Controlling ion transport in thin film composite (TFC) and ion exchange membranes to enable the use of impaired (salty) water in water electrolyzers

The water used in electrolyzers for green hydrogen gas production currently must be highly purified to remove salt ions, especially chloride which can react at the anode to form toxic and highly oxidizing chlorate gas. The cost of treating the water to these high levels is not a large part of operational costs, but the need for ultrapure water increases the complexity of the operation and capital costs. We are investigating different approaches for enabling the use of salty water, such as seawater, in water electrolyzers (WE). One general approach is based on using relatively inexpensive thin film composition (TFC) membranes produced in large quantities for seawater desalination by reverse osmosis (RO), compared to ion exchange (IX) membranes in conventional WE. TFC membranes are highly effective in containing salt ions (e.g. Na⁺ and Cl^–) but they are relatively permeable to water ions (H⁺ and OH^–). Predicting water and salt ion transport in TFC membranes based on past research is difficult as operational conditions for WE are much different than for RO. In WE ion motion is predominantly driven by the electric field which will greatly enhance ion motion in the direction of the field favorable for charged ions, and large pH gradients rapidly develop that are large driving forces for water ion transport, compared to RO operational conditions where ion transport is driven by concentration gradients, the pH is near neutral, and there is a high water molecule flux due to the high pressure gradients.

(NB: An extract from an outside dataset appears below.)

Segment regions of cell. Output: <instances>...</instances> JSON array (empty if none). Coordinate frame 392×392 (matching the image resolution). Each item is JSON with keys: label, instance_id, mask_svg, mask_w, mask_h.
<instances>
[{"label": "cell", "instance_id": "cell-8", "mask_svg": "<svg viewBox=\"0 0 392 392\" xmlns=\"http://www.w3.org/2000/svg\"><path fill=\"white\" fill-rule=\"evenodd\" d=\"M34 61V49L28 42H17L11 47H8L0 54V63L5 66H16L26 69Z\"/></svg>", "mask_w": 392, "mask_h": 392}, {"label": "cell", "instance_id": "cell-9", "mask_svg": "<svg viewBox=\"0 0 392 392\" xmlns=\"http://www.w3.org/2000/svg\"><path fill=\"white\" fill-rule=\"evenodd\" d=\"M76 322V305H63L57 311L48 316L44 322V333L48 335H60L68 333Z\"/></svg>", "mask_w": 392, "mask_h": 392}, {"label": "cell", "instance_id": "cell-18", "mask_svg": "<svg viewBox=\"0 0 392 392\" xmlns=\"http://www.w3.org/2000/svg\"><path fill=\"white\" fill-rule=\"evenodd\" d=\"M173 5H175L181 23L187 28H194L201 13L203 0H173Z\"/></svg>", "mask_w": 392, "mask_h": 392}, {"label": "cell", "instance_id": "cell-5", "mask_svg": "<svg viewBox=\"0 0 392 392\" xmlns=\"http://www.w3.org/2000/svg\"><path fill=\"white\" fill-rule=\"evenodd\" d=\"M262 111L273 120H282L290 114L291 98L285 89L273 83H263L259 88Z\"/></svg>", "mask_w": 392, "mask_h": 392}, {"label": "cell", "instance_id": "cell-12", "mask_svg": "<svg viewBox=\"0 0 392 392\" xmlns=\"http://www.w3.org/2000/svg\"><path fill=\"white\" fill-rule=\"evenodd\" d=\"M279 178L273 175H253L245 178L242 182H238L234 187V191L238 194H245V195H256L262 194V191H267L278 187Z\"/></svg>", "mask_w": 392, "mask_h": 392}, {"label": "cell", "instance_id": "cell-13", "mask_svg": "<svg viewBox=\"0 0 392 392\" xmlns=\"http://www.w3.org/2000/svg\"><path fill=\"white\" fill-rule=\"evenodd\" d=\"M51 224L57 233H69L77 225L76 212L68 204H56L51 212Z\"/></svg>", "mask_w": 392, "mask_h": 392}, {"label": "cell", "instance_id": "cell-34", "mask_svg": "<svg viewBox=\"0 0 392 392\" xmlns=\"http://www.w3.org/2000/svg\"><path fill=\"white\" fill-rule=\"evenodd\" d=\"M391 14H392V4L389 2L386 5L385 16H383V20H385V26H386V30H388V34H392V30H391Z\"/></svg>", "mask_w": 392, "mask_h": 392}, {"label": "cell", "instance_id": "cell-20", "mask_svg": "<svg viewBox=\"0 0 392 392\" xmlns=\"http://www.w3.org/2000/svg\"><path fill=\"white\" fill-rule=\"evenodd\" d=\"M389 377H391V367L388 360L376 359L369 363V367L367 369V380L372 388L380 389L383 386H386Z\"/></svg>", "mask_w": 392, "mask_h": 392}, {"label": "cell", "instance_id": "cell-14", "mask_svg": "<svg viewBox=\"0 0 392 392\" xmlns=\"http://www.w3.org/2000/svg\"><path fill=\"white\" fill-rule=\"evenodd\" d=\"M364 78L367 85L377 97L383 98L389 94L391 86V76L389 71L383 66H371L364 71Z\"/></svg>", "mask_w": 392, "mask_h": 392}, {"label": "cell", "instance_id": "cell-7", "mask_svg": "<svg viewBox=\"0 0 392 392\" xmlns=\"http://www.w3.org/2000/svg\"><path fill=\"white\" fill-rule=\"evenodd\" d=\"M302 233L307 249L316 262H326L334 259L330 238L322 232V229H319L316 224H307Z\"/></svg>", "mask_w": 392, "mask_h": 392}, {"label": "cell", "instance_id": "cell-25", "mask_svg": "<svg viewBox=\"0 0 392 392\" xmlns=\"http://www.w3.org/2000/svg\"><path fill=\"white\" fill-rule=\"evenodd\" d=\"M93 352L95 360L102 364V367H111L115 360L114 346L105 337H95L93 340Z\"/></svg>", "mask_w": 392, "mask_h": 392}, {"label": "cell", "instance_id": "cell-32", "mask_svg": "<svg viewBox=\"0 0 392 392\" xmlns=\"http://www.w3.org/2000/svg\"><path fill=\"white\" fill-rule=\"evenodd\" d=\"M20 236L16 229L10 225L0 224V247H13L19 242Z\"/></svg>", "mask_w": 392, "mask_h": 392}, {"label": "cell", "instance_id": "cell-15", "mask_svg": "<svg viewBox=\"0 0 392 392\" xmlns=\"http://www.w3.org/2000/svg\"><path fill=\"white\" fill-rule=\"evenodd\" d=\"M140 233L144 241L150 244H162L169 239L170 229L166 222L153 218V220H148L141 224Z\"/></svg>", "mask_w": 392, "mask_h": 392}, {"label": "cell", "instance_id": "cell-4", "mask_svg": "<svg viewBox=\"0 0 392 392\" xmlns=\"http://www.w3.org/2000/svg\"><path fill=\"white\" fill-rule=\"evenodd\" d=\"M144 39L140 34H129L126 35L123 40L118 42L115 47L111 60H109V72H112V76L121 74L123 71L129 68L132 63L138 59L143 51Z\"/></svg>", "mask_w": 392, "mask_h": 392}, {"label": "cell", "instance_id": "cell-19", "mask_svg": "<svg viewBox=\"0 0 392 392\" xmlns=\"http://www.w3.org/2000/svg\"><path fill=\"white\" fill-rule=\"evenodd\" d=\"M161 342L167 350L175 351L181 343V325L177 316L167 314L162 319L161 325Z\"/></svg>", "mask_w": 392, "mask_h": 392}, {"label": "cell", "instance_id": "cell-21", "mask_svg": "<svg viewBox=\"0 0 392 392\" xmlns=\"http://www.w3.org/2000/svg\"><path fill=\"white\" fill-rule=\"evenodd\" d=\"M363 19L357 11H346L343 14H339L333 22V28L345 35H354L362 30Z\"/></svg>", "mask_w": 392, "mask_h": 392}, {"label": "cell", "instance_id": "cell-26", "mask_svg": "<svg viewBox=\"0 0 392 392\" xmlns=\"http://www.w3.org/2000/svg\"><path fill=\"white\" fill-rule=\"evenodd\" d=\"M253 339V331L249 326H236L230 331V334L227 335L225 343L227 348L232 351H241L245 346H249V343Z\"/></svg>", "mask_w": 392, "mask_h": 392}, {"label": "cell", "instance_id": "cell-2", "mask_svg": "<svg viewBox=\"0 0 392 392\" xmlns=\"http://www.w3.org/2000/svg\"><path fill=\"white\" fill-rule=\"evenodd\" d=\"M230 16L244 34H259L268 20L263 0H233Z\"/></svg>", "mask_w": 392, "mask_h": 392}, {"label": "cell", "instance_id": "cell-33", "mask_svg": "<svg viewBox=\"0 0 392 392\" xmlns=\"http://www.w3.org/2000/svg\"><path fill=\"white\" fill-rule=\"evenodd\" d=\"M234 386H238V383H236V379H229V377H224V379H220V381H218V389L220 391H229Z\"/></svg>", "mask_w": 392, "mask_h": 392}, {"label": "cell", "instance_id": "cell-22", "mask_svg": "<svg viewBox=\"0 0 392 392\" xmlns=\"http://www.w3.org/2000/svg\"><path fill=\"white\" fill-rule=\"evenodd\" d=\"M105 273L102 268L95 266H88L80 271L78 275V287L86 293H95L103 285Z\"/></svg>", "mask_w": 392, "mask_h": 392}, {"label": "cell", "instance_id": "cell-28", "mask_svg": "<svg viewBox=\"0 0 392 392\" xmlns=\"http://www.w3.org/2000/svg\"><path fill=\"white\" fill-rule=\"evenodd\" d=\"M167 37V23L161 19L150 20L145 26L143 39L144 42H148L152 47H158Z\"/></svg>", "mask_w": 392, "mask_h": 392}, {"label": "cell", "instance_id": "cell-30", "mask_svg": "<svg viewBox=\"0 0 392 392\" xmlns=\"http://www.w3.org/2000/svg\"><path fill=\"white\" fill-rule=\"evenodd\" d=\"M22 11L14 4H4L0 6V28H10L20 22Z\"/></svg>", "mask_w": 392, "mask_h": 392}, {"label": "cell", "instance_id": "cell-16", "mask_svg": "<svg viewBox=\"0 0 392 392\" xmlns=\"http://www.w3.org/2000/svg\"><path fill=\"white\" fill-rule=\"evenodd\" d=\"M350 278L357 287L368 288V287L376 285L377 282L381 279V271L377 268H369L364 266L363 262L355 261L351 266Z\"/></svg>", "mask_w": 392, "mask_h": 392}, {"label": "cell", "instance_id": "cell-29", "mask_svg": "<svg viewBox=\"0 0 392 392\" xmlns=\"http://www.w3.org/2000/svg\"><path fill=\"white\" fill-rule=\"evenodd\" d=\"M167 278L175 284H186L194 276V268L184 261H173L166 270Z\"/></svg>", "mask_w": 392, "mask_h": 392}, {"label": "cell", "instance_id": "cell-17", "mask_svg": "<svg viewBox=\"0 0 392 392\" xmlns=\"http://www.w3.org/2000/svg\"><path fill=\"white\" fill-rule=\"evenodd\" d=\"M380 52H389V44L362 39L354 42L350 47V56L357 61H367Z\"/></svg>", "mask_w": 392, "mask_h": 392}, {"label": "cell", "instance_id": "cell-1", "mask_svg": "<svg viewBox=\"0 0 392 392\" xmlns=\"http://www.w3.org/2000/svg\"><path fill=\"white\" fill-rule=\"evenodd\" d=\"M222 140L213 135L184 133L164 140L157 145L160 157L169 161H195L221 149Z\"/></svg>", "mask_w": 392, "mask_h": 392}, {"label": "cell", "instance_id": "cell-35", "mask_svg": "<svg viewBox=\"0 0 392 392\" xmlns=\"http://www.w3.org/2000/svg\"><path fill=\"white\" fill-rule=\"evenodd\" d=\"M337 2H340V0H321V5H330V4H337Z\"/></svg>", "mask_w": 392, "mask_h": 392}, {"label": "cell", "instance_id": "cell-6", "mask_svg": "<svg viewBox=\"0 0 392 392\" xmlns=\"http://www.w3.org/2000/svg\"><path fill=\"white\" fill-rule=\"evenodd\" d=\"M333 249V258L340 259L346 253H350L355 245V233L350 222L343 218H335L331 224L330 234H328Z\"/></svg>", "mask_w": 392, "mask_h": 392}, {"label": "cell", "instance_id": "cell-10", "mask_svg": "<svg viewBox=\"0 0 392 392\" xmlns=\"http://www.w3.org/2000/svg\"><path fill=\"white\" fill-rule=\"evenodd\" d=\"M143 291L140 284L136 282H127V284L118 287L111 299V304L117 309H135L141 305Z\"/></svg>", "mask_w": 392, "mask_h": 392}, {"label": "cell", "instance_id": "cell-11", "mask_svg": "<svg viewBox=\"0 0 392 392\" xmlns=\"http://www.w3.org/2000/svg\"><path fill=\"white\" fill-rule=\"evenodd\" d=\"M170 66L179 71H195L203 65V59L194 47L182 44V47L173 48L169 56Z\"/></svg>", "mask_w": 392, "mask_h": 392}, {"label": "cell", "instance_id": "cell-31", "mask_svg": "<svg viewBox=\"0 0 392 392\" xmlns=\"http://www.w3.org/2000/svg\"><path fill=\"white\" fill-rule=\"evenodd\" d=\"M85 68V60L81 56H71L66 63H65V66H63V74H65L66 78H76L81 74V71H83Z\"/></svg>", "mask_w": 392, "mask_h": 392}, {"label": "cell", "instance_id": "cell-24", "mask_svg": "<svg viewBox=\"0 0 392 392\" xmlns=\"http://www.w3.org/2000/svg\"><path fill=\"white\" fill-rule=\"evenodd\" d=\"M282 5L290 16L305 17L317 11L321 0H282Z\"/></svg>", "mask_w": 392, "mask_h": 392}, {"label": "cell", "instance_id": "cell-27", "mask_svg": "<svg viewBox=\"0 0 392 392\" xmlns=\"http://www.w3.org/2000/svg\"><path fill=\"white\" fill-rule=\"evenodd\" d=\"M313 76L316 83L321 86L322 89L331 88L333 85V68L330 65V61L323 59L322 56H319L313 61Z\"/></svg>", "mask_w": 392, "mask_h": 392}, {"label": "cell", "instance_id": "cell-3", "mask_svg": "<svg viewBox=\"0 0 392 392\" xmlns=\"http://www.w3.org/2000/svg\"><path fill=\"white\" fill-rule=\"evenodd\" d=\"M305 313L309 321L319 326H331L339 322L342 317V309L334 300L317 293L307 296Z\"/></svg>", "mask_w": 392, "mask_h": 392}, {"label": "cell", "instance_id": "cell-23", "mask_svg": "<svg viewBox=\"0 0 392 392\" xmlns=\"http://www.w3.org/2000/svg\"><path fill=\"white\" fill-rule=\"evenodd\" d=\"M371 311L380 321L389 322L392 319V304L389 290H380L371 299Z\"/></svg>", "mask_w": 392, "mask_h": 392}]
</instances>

Ohmic losses using certain TFC membranes for WE can be reduced to levels comparable to IX membranes and thus the energy needed for water splitting are similar for both systems. TFC membranes are composed of three layers: the polyamide active layer, the polysulfone supporting layer, and a polyester structural support layer (PFC). The PFC layer is not needed for WE due to the use of little or no pressure differences between the layers. However, the PFC layer can contribute to ohmic losses and thus it should be removed for WE applications. The large pH gradient using a TFC membrane drives water ions through the membrane, but this pH difference adds an energy loss (Nernst overpotential). Enlarging the pores in the active layer increases undesirable chloride ion transport through the membrane. However, we invented a novel way to improve reduce chloride ion transport by adding on a second active layer to the opposing face of the TFC membrane, creating a two-active layer membrane. Another approach to using impaired water is to use a conventional cation exchange membrane (CEM) together with a non-aqueous anode chamber (vapor anolyte) so that ion flux from the anode dominates ion transport and substantially reduces chloride ion transport to the anode. However, this configuration does not avoid the use of expensive IX membranes. Overall, our results show that there are innovative ways to manage ion transport to enable the use of salty solutions in WE through suitable changes in types of membranes, architectures, and operational conditions.